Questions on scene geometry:
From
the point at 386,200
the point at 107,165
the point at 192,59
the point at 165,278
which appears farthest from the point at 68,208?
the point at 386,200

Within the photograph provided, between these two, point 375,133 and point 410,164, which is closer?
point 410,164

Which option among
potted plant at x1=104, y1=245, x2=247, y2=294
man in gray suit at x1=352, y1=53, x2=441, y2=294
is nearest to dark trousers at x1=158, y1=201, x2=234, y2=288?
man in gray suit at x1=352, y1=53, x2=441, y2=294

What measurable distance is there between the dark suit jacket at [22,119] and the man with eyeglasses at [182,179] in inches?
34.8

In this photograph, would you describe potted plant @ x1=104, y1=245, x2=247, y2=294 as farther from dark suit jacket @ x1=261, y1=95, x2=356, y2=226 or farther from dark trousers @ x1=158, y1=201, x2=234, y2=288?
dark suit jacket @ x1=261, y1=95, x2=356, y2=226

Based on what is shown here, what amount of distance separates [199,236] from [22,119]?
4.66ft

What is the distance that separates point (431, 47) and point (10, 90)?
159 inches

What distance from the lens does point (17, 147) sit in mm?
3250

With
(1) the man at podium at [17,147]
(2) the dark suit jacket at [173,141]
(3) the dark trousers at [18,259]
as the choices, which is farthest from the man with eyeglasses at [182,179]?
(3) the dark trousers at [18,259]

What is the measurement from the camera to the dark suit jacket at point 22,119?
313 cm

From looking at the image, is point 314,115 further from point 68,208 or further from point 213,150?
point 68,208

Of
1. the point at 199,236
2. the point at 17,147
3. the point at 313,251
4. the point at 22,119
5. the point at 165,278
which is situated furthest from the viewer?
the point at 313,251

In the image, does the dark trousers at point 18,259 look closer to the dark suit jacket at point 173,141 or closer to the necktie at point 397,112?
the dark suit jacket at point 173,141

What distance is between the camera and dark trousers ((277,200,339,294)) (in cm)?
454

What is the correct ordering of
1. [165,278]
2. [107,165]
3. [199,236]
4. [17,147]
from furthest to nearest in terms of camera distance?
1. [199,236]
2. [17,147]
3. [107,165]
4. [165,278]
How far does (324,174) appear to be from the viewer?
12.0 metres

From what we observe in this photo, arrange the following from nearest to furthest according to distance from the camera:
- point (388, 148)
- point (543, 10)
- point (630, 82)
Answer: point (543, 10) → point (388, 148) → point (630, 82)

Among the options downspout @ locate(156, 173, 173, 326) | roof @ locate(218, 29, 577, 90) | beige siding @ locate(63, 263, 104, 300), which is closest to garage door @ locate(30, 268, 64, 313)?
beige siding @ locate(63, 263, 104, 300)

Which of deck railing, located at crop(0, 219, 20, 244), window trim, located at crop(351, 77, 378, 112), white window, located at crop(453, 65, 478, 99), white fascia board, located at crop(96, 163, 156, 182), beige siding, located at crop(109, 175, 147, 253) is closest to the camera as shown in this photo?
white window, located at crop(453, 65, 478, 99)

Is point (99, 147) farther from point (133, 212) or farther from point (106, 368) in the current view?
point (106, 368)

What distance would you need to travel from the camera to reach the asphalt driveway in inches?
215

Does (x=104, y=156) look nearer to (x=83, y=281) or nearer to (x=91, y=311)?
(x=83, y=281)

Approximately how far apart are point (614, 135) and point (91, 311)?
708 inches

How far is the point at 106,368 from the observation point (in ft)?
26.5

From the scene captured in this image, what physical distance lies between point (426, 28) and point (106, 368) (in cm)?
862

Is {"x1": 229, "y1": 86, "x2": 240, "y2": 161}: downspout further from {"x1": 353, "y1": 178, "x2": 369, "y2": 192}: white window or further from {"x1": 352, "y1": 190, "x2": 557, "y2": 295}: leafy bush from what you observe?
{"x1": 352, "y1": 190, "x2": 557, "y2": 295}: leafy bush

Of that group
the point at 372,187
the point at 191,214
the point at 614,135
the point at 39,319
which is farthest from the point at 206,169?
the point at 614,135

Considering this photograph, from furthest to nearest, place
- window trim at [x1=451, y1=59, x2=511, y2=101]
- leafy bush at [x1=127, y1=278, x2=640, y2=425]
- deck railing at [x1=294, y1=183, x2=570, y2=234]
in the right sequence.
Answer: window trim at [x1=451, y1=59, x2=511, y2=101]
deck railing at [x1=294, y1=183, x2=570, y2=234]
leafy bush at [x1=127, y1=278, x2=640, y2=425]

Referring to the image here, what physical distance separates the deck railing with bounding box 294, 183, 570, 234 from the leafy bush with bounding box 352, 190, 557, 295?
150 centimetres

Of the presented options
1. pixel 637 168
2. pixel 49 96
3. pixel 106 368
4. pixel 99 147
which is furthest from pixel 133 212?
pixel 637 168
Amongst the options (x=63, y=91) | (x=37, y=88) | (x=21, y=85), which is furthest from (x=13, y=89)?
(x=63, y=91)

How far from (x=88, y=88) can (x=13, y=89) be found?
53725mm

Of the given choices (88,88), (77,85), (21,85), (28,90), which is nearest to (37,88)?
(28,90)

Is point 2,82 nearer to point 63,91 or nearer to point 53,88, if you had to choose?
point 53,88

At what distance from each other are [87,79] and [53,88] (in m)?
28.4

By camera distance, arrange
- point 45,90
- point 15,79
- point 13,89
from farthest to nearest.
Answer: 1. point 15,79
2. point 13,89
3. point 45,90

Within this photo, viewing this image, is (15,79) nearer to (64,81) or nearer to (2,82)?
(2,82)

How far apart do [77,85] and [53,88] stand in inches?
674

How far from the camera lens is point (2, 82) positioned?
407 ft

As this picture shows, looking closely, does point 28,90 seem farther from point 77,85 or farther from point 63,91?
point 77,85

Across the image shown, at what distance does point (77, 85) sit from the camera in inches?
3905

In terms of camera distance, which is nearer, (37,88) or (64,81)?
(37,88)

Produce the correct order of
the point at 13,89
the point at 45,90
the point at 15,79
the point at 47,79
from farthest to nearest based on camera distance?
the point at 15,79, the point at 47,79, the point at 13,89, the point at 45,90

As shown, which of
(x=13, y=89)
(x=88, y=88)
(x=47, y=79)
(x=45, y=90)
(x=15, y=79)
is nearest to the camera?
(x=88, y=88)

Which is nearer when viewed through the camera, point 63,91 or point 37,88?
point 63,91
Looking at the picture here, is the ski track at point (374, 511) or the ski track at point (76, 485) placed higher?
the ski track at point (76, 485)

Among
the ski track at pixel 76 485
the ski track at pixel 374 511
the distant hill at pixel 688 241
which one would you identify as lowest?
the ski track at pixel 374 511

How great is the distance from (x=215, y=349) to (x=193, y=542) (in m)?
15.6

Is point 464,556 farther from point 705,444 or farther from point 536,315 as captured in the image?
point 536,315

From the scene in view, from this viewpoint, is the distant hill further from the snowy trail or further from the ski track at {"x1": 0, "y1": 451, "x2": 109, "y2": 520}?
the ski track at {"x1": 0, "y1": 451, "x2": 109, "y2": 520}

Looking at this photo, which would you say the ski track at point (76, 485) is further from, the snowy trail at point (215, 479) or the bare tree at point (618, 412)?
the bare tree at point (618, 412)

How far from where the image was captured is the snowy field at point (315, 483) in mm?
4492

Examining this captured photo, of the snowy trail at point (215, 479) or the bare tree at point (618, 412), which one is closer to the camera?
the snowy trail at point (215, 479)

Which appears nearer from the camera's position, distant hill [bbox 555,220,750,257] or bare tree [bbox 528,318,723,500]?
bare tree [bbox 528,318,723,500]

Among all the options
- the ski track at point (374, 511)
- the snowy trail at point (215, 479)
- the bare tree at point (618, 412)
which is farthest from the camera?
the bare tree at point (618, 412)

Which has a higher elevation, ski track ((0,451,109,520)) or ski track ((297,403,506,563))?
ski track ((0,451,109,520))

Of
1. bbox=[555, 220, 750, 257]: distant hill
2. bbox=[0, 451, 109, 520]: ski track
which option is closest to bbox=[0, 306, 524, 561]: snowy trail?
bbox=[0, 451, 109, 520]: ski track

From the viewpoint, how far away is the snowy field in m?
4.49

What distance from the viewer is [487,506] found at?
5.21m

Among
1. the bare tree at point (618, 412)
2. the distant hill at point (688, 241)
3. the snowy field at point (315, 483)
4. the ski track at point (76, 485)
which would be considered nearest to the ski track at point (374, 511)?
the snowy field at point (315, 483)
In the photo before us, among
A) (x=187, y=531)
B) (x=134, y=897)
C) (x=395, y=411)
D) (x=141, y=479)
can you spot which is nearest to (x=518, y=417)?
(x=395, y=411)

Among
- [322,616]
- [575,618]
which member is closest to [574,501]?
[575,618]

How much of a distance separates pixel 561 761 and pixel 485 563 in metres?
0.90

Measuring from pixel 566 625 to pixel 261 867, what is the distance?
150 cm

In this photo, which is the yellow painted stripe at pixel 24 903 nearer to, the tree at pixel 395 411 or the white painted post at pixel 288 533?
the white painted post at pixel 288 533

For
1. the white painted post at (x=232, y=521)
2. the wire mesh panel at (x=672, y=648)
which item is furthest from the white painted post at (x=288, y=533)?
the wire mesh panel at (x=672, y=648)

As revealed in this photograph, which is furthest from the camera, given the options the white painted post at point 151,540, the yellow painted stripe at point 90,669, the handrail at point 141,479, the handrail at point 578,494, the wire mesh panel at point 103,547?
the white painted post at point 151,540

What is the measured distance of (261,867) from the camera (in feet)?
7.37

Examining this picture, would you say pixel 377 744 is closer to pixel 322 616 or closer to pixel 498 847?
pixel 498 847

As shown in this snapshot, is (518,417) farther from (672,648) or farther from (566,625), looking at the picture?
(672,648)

■ Requirements ■
Reproduce the stretch of the listing from the line containing "What distance would" through the line containing "150 centimetres", both included.

■ Exercise answer ■
What distance would you need to travel from the camera to reach the asphalt driveway in inches?
215

Does (x=104, y=156) look nearer to (x=83, y=281) or nearer to (x=91, y=311)?
(x=83, y=281)

Approximately how far apart are point (614, 135) and point (91, 311)?
708 inches

How far is the point at 106,368 from the observation point (in ft)?
26.5

From the scene captured in this image, what physical distance lies between point (426, 28) and point (106, 368) (in cm)?
862

Is {"x1": 229, "y1": 86, "x2": 240, "y2": 161}: downspout further from {"x1": 353, "y1": 178, "x2": 369, "y2": 192}: white window or further from {"x1": 352, "y1": 190, "x2": 557, "y2": 295}: leafy bush from what you observe?
{"x1": 352, "y1": 190, "x2": 557, "y2": 295}: leafy bush

Of that group
the point at 372,187
the point at 191,214
the point at 614,135
the point at 39,319
which is farthest from the point at 206,169?
the point at 614,135

Considering this photograph, from furthest to nearest, place
- window trim at [x1=451, y1=59, x2=511, y2=101]
- leafy bush at [x1=127, y1=278, x2=640, y2=425]
- deck railing at [x1=294, y1=183, x2=570, y2=234]
in the right sequence.
Answer: window trim at [x1=451, y1=59, x2=511, y2=101]
deck railing at [x1=294, y1=183, x2=570, y2=234]
leafy bush at [x1=127, y1=278, x2=640, y2=425]

Referring to the image here, what physical distance separates the deck railing with bounding box 294, 183, 570, 234 from the leafy bush with bounding box 352, 190, 557, 295?
150 centimetres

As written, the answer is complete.